I was at school this morning with the Breakfast Club (that's my name for the group of teachers who go in and finish working on Sunday morning at my school every week), and I went into a fifth grade teacher's room. We were talking about teaching prefixes, suffixes, and root words. I showed her a graphic organizer I use with a tree and she had never seen it. (I'll put a picture if anyone wants to steal it.) It made me think, though, about how many other great things are out there that we don't know that other people do.



I wish that we all watched each other like surgeons. In teaching, though, at least for me, we are a lot more skeptical when someone enters the room while we are teaching and they're just there to watch. We feel like they are there to judge us.

2.) We ought to have a residency.

Student teaching is kind of like an internship, and it does help. I think, though, that those early years of teaching would be much better if they were like a residency. I really wonder how it is going to work for new teachers when "teacher accountability" cracks down even more. When there is no learning period, how do you become proficient? That issue is close to my heart because when I first started teaching I was certainly labeled by my administrator as a bad teacher. I was told that "the kids don't deserve to have you as a teacher;" maybe that was true. I definitely had a couple of years where I learned a lot and made mistakes, but I almost quit because no one was giving me time to learn. Maybe I should have had a couple of years where I had a lesser role and learned before being on my own. Now, I can look back and see what things I did wrong, but I can't fault the twenty two year old rookie because I had so much responsibility with very little support or prep.

3.) We should all have sex in supply closets to relieve stress.

Okay, not really. I imagine that this doesn't actually occur on real surgical floors, but it does on Grey's Anatomy. There would be actually a lot of problems with this in a school. I mean, the male to female ratio is very off. Supply closets are really small.

4 comments:

Joan said...

This is a really great post. I am stealing your tree, ok?

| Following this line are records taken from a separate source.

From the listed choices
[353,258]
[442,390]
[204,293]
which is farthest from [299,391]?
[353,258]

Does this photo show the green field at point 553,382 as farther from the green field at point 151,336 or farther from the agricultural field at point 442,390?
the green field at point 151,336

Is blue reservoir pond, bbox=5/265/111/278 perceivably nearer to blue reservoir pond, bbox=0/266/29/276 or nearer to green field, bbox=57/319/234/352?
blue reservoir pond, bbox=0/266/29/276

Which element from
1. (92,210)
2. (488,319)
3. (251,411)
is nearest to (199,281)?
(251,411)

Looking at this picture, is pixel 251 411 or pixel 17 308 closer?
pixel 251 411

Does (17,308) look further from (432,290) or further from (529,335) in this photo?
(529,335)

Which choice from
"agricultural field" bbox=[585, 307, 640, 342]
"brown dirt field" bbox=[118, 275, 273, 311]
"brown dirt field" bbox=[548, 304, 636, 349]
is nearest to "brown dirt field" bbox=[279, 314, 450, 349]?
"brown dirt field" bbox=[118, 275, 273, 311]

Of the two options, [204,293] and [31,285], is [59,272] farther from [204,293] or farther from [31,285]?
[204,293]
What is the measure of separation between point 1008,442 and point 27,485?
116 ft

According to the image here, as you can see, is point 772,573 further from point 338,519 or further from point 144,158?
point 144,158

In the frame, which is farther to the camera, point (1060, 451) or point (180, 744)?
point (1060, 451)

I wish we did have more on the job training, but once they are paying you they want you responsible for a classroom. I had no, none, zilch, on the job training. I worked like a dog and pestered the crap out of other teachers who, thankfully, put up with me.

ms.understood said...

Steal away.
One thing I've done with that organizer is to print out tons of words with prefixes and suffixes and cut the words apart. I print out trees and have the kids physically cut apart the word and fill in the graphic organizer. I find it helps make this subject more tactile.

kayenta said...

I proposed a "Personal Professional Development Plan" this year and got it approved. I get to have 7 hours of my class covered on various days. I get to use that time to go into 3rd and 5th grade rooms to watch other teachers teach reading and math. I've been teaching for 20 years, and I love learning new stuff. Some of the teachers are a bit skeptical. But I just want to see what they are doing.

rachelheather said...

1. Yes, I have weekends like that. Quite frequently.